Extrait choisi:
■ ■ ■ ■ ■

Dans le cadre du procès de Nuremberg, 11
personnes ont été condamnées pour ce
crime contre la paix, avec sept
condamnations à mort, trois peines
d’emprisonnement à vie et une peine de
15 ans. Le Tribunal Militaire de Tokyo
prononcera 24 condamnations pour ce
crime.
Depuis, le droit a précisé la notion.
4/ L’agression
reconnue comme un crime
Les Etats, sous l’égide de l’ONU, ont
poursuivi leurs efforts pour parvenir à
faire connaitre cette violation du droit
comme un crime, et cela s’est fait en
deux temps.
1974 : la résolution 3314 (XXIX)
Cette résolution du 14 décembre 1974,
ponctuant d’importants travaux, a adopté
le premier vrai régime de l'agression
demandant ( § 3) « à tous les Etats de
s'abstenir de tous actes d'agression et
autres emplois de la force contraires à
la Charte des Nations Unies et à la
Déclaration relative aux principes du
droit international touchant les
relations amicales et la coopération
entre les Etats conformément à la Charte
des Nations Unies ».
Rappelant que seul le Conseil de
sécurité, après avoir constaté une
menace contre la paix, peut autoriser le
recours à la force armée, la résolution
souligne que l'agression est la forme la
plus grave et la plus dangereuse de
l'emploi illicite de la force car elle
renferme, étant donné l'existence de
tous les types d'armes de destruction
massive, le risque d’extension des
conflits.
La résolution est claire : « le
territoire d'un Etat est inviolable » et
ne peut être l'objet « même
temporairement » de mesures de force
prises par un autre Etat.

■ ■ ■ ■ ■

Données fournies:

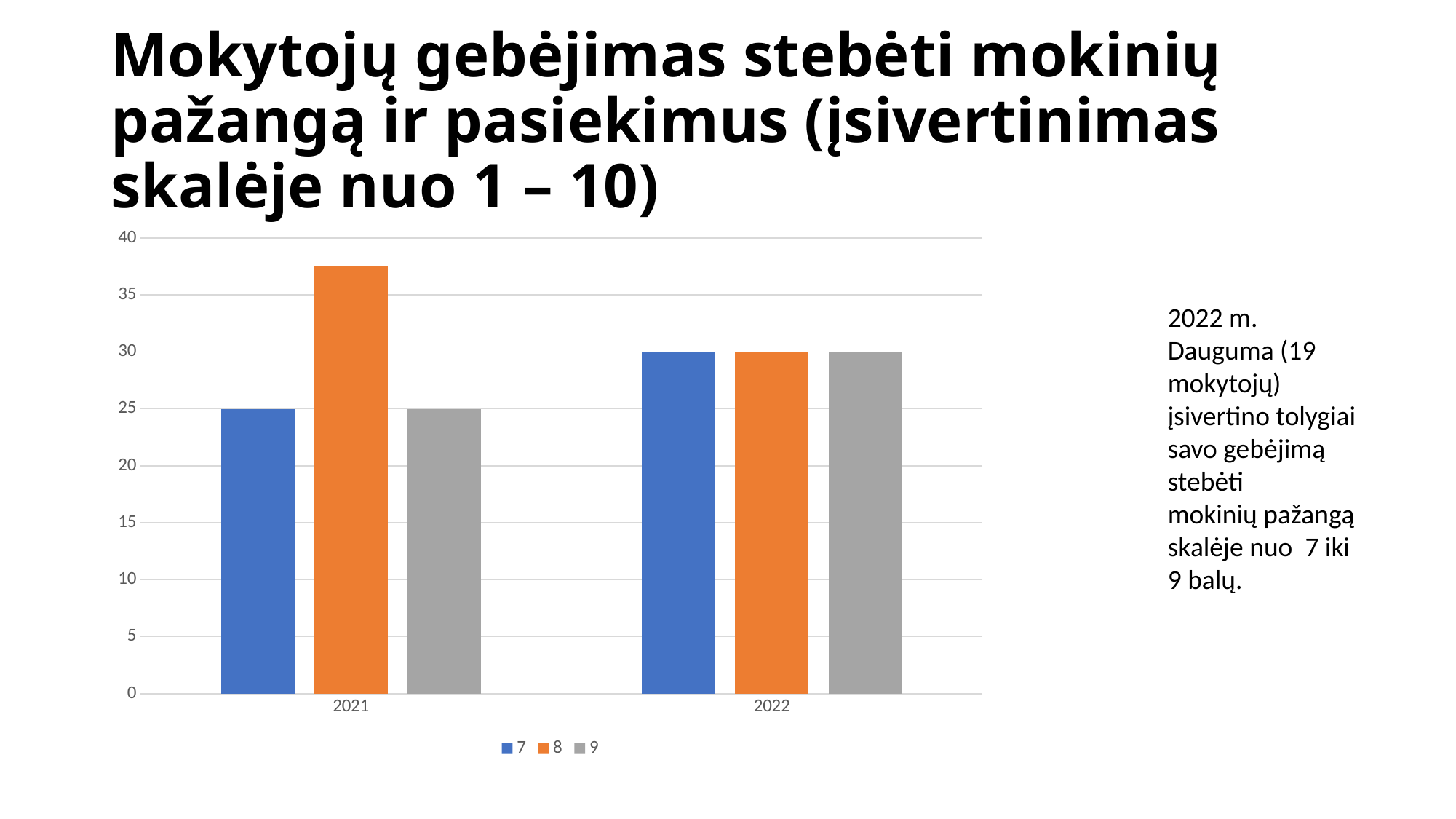
What are the entries listed in the chart's legend? 7, 8, 9 What is the value for series 7 in 2022? 30 What is the value for series 9 in 2022? 30 By how much does the value for series 9 change from 2021 to 2022? 5 How many series does the chart's legend list? 3 What is the value for series 7 in 2021? 25 Which is larger for series 7: the value in 2021 or the value in 2022? 2022 Which series has the highest value in 2021? 8 How many categories are shown on the x axis of the chart? 2 What kind of chart is shown on the slide? bar chart Is the value for series 8 in 2021 greater or less than 35? greater What is the value for series 9 in 2021? 25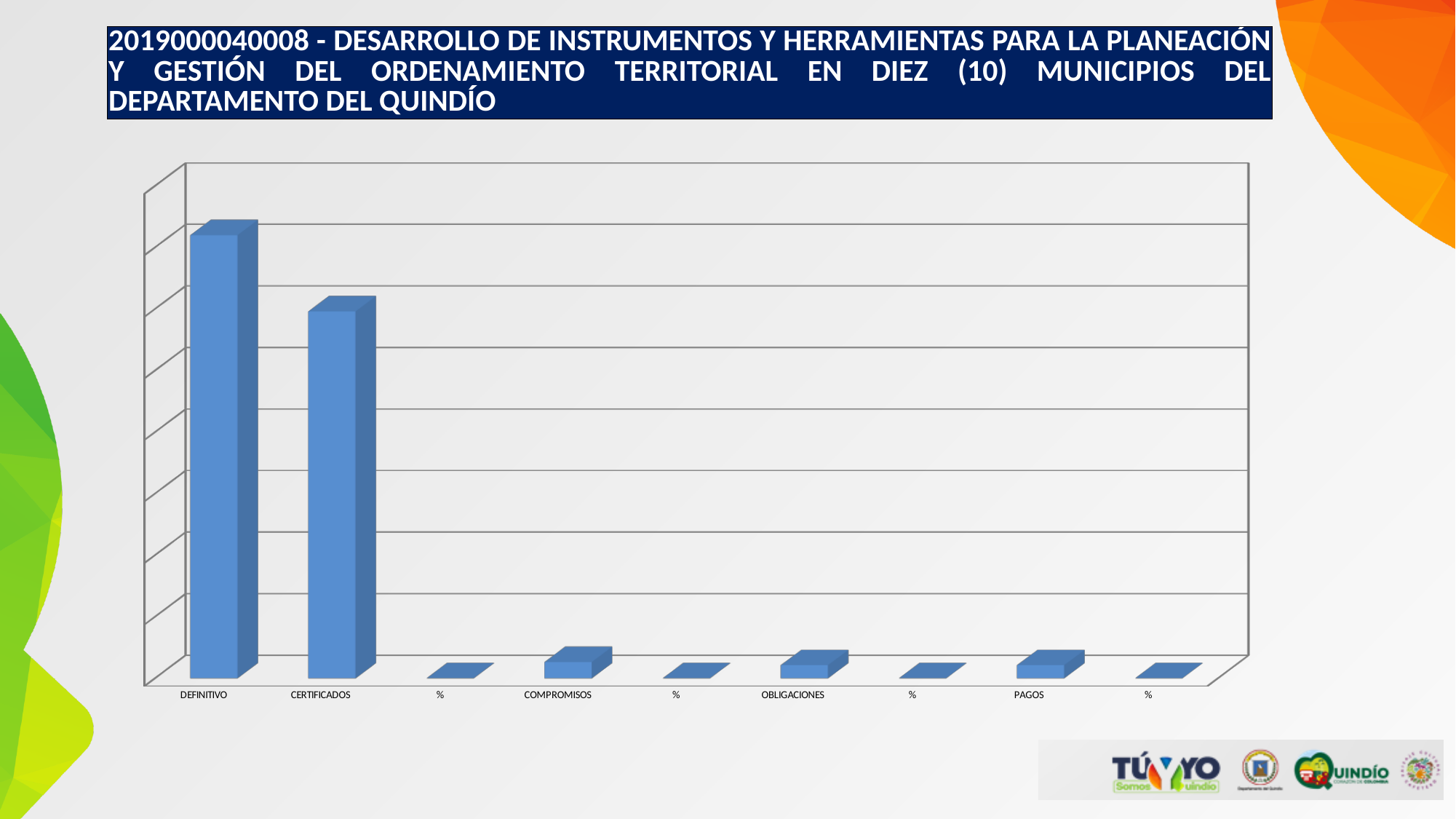
Which is larger, the bar for DEFINITIVO or the bar for CERTIFICADOS? DEFINITIVO How many categories are shown along the x axis of the chart? 9 What colour are the bars in the chart? Blue What kind of chart is shown on the slide? Bar chart What is the label of the first category on the x axis of the chart? DEFINITIVO Which is larger, the bar for CERTIFICADOS or the bar for COMPROMISOS? CERTIFICADOS Which is larger, the bar for CERTIFICADOS or the bar for OBLIGACIONES? CERTIFICADOS Which category has the highest bar in the chart? DEFINITIVO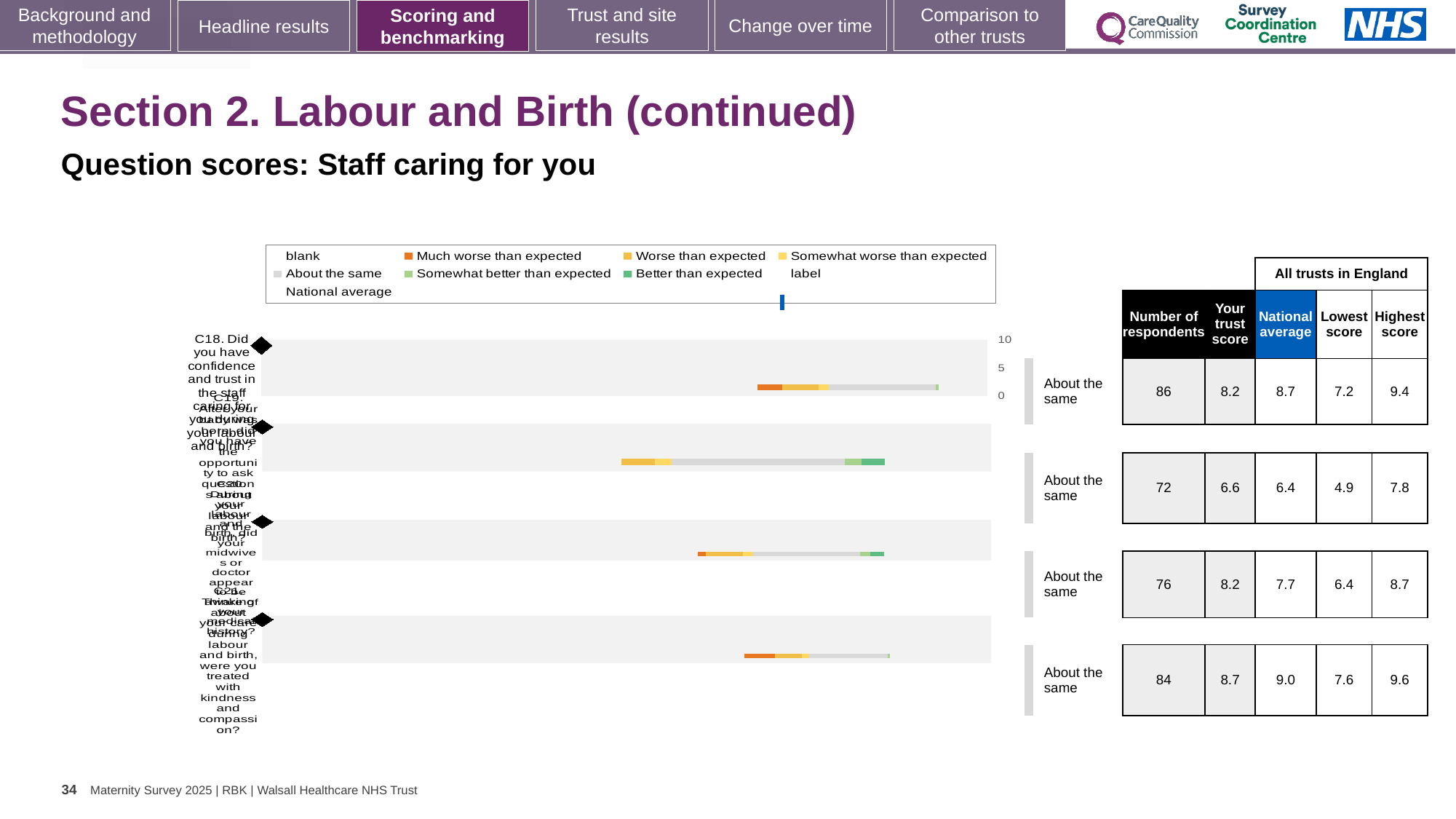
What is the number of respondents for question C18 (the first row of the table)? 86 What colour represents 'Much worse than expected' in the chart legend? Orange In the second row of the table, which is larger: the trust score or the national average? The trust score (6.6) How many questions (bars) are plotted in the chart? 4 What is the national average for question C18 (the first row of the table)? 8.7 For the first row of the table, what is the difference between the highest score (9.4) and the lowest score (7.2)? 2.2 What is the lowest number of respondents shown in the table? 72 What is the subtitle of the chart section on the slide? Question scores: Staff caring for you What is the lowest score for the fourth row of the table? 7.6 What is the 'Your trust score' value for question C18 (the first row of the table)? 8.2 What kind of chart is shown on the slide? bar chart Which row of the table has the highest 'Your trust score', and what is it? The fourth row, 8.7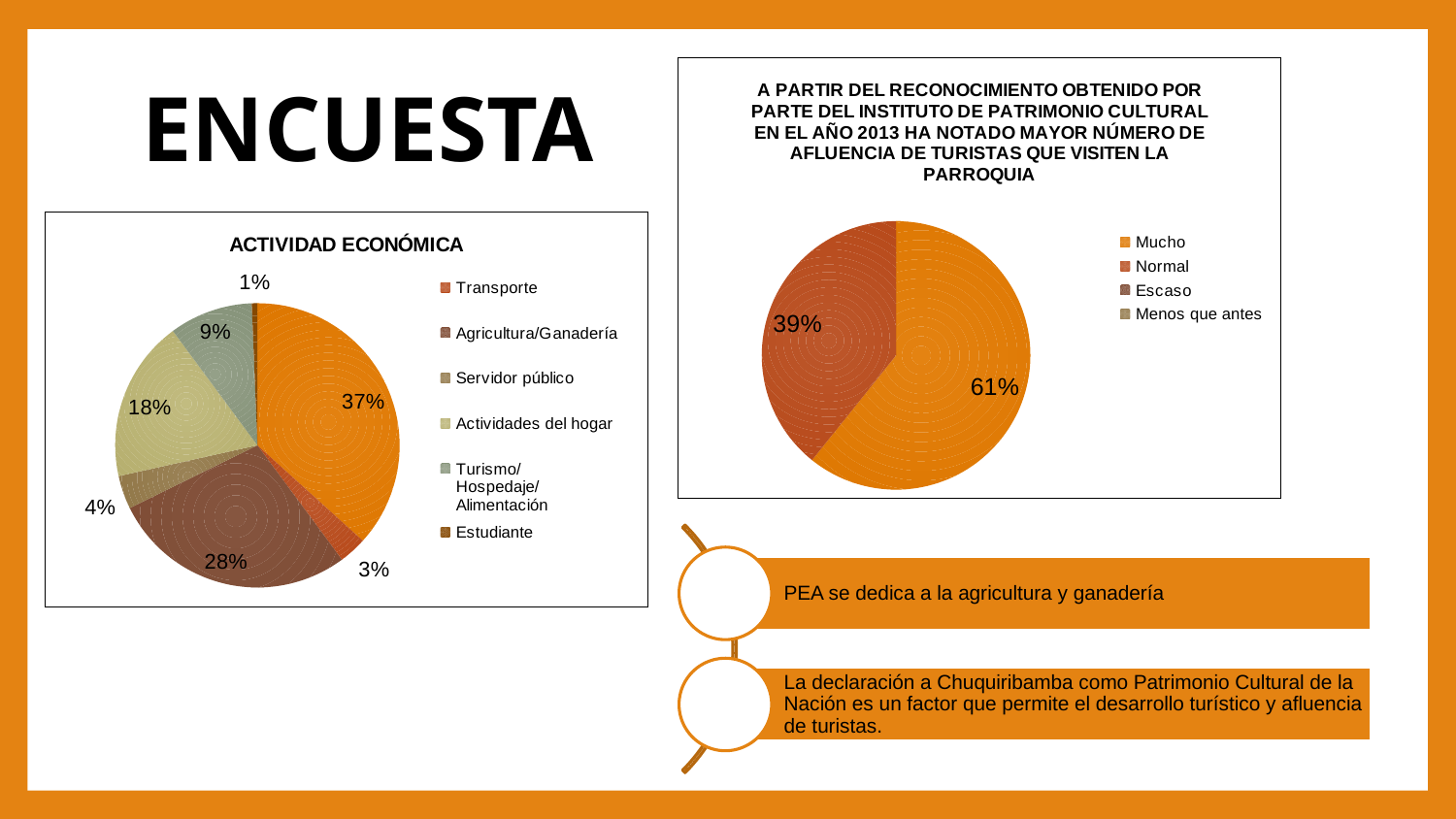
In the chart on the right about the afluencia de turistas, what share does 'Normal' have? 39% In the 'ACTIVIDAD ECONÓMICA' chart, what is the difference between the 37% slice and the 28% slice? 9% How many entries does the legend of the 'ACTIVIDAD ECONÓMICA' chart list? 6 In the chart on the right, which is larger, 'Mucho' or 'Normal'? Mucho What kind of chart is the 'ACTIVIDAD ECONÓMICA' chart? pie chart How many entries does the legend of the chart on the right list? 4 What is the title of the chart on the left? ACTIVIDAD ECONÓMICA In the chart on the right about the afluencia de turistas, what share does 'Mucho' have? 61% In the 'ACTIVIDAD ECONÓMICA' chart, what is the share of the smallest slice? 1% In the 'ACTIVIDAD ECONÓMICA' chart, what is the share of the largest slice? 37% In the chart on the right, what is the difference between the 'Mucho' and 'Normal' shares? 22%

■ ■ ■ ■ ■

Poursuivez l'extrait sur le crime d'agression en partant de sa dernière phrase. Vous n'avez pas besoin des lignes pour ce travail.

Réponse:
Vient la définition : « L'agression est
l'emploi de la force armée par un Etat
contre la souveraineté, l'intégrité
territoriale ou l'indépendance politique
d'un autre Etat, ou de toute autre
manière incompatible avec la Charte des
Nations Unies »,
L’article 3 liste une série actes
qualifié d’agression, dont au § b) « le
bombardement, par les forces années d'un
Etat, du territoire d'un autre Etat, ou
l'emploi de toutes armes par un Etat
contre le territoire d'un autre Etat ».
L’article 5 conclut avec le caractère
impératif de ces règles :
« 1. Aucune considération de quelque
nature que ce soit, politique,
économique, militaire ou autre, ne
saurait justifier une agression.
« 2. Une guerre d'agression est un crime
contre la paix internationale.
L'agression donne lieu à responsabilité
internationale ».
T’as pigé, Obama ?
2010 : un crime de droit international,
selon le statut de la CPI
Le statut de la CPI, signé à Rome en
1998, prévoyait sa compétence pour juger
le crime d’agression, mais en l’absence
de consensus, la question est restée en
attente. Un accord a été trouvé lors de
la Conférence de Kampala en 2010, avec
un article 8 bis qui définit le
crime d’agression, par référence à la
résolution 3314 (XXIX).
On entend par crime d’agression « la
planification, la préparation, le
lancement ou l’exécution par une
personne effectivement en mesure de
contrôler ou de diriger l’action
politique ou militaire d’un État, d’un
acte d’agression qui, par sa nature, sa
gravité et son ampleur, constitue une
violation manifeste de la Charte des
Nations Unies ».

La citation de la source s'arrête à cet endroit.